# BOYU external canister filter



## Kyle Lambert (24 Aug 2013)

So i had used BOYU products in the past with mixed results but i recently came across this little number on ebay recently...

 External Canister aquarium filter BOYU EF-05 media nano 150L/H | eBay

price wise its perfect for me and itll be a nice fit for my 60l tank providing extra filtration alongside my HOB filter thats rated for up to 100l aquariums. I would like to use the HOB for polishing mostly with this external doing most of my biological filtration.

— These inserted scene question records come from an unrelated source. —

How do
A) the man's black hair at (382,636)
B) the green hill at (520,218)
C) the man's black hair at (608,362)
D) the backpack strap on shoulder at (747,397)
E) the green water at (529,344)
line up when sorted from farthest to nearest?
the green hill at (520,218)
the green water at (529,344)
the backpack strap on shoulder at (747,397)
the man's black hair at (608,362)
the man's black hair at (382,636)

If anyone has used this product before or can come up with something better for a similar price then let me know please.

thanks alot guys.


----------



## soton_dave (24 Aug 2013)

im using one on my shrimp tank and cant fault it,the tanks on my desk and the filters behind my moniter and i cant hear it.

cheers dave


----------



## Kyle Lambert (24 Aug 2013)

thanks for the input! ill definitely consider getting it then. I think if i over filtrate (which i already currently do) i think i can have this tank looking absolutely amazing.


----------



## AshRolls (24 Aug 2013)

I had a look at the BOYU external for nanos and they looks good, after researching them in the end I decided to go for a Resun Cyclone CY-20. Check that out as well if you are looking for this kind of filter.


----------



## Kyle Lambert (24 Aug 2013)

AshRolls said:


> I had a look at the BOYU external for nanos and they looks good, after researching them in the end I decided to go for a Resun Cyclone CY-20. Check that out as well if you are looking for this kind of filter.


 

similar price range? i have to keep to a very tight budget!


----------



## Curvball (24 Aug 2013)

Looks like all those nano canisters are the same just rebadged and rebranded, price ranges are very similar.

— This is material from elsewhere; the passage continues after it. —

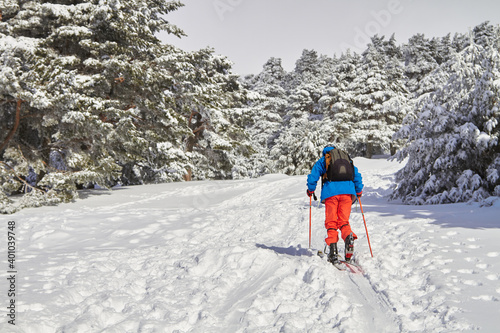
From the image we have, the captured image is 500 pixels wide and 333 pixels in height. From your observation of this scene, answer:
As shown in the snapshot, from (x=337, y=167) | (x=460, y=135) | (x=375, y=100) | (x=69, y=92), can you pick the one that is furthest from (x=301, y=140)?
(x=337, y=167)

Posted from the comfort of my iPhone...


----------



## AshRolls (24 Aug 2013)

Curvball said:


> Looks like all those nano canisters are the same just rebadged and rebranded, price ranges are very similar


 

Yup same price range £22.50 on ebay but I think the Resun isn't just a rebadge. From what I have read the build quality is better on the Resun and looking at the photos it has a different lid. 

The UK Shrimp forums seems like a good resource for reading about these filters but is was a while back and I can't find all of the resources I used to make my decision... 

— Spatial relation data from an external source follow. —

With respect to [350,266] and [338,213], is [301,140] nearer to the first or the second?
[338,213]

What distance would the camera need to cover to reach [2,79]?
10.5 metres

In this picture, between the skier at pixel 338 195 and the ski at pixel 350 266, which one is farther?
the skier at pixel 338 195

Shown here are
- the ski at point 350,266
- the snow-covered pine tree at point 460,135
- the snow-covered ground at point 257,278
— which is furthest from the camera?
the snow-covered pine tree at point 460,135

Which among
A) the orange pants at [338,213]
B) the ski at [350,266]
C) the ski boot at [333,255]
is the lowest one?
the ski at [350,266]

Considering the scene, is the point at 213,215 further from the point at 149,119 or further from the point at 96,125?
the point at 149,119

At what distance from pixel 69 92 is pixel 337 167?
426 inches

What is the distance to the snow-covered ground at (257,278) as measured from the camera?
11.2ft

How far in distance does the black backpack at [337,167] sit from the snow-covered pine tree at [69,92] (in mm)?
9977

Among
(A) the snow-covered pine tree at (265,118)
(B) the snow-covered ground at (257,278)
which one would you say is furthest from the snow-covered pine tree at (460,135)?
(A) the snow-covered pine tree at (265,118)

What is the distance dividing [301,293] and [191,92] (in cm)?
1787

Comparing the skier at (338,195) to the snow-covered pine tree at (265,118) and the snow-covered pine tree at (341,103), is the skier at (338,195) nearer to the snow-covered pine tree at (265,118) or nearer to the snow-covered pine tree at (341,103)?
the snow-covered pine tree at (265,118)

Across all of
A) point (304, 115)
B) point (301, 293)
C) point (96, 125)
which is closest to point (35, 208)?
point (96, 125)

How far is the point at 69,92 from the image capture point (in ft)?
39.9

UK Shrimp • View topic - Small External filter
UK Shrimp • View topic - Query on Resun Cyclone filter.

Note that the APS nano external ifilter is just a Boyu, rebadged.


----------



## Kyle Lambert (24 Aug 2013)

AshRolls said:


> Yup same price range £22.50 on ebay but I think the Resun isn't just a rebadge. From what I have read the build quality is better on the Resun and looking at the photos it has a different lid.
> 
> The UK Shrimp forums seems like a good resource for reading about these filters but is was a while back and I can't find all of the resources I used to make my decision...
> 
> ...


 

Ok good to know. cheers for the info guys!


----------



## 121212 (5 Sep 2013)

I used Boyu External Mini Canister for nano shrimp when I lived in the UK. It worked very good and quiet, no leaking, no problem at all.


----------



## naz (18 Feb 2014)

Just brought the resun external filter,had it for 3 day now and having nothing but problems with it,keeps on getting air build up in side it,then it starts making noises,then it stop after about 12 hour,tried working out wots wrong with it,just took it of tank,and looking at the Boyu one,waisted £23 ....


----------



## Adam humphries (14 Jul 2014)

Just found the re sun for £24 delivered on eBay look ok


----------



## Teresa (8 Jan 2015)

I've just bought the BOYU EF-05 and I'm having difficulty finding information on it (not much in the instruction leaflet that came with it) can anyone please explain to me how you clean it without having to dismantle the entire unit?


----------



## Imorpher (22 Feb 2015)

Has anyone else been having issues with the noise the Boyu puts out?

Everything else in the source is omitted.